Remember that even though STR is not as optimistic about significant hotel rate increases this year, the company still anticipates U.S. hotel rates will grow by 2.1% this year and an additional 2% in 2025. These figures are approximately in line with what economists consider ideal inflation rates for the U.S. economy.

Moreover, a slight decrease in prices within the luxury hotel industry doesn’t automatically imply that the typical leisure traveler will find a deal when staying at establishments like Four Seasons or St. Regis. However, there’s a positive outlook: The decline in rates for luxury hotels can be attributed to the resurgence of business travel following the pandemic. This resurgence has led to the reintroduction of special corporate rates, which are negotiated and typically lower than the standard daily rates charged to most guests.

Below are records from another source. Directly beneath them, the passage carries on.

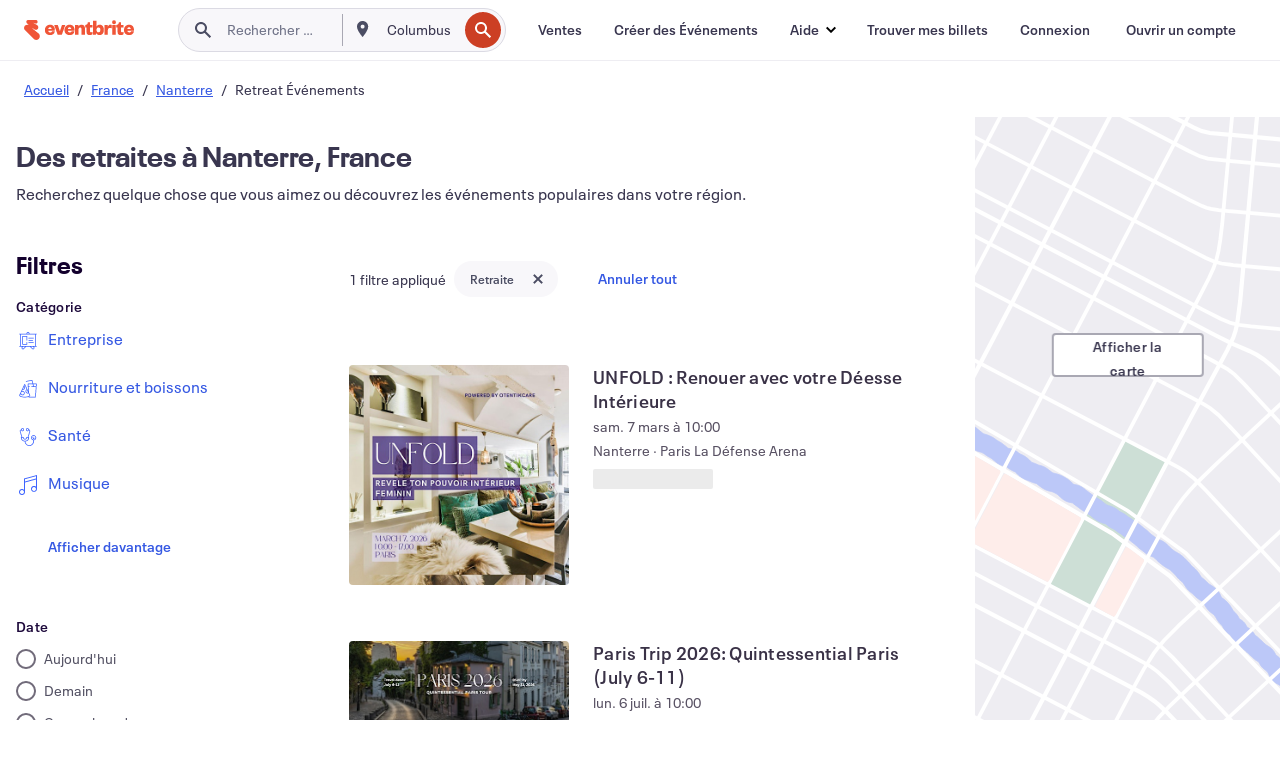

--- FILE ---
content_type: text/javascript; charset=utf-8
request_url: https://app.link/_r?sdk=web2.86.5&branch_key=key_live_epYrpbv3NngOvWj47OM81jmgCFkeYUlx&callback=branch_callback__0
body_size: 73
content:
/**/ typeof branch_callback__0 === 'function' && branch_callback__0("1544760968056763013");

Naturally, this does not always benefit the typical traveler who wants to experience a luxurious hotel stay without overspending.

“The average daily rate for luxury hotels appears lower; however, this doesn’t imply that leisure travelers like you or I will pay less,” stated Jan Freitag, national director of hospitality analytics at STR’s parent company, CoStar. “Our rates will keep rising. It’s merely that the data reporting methodology alters the mix, incorporating more corporate transient bookings.”

Hooray for the return of business travel after the pandemic. However, it’s not so great for our finances… unless you’re opting for a more economical hotel brand.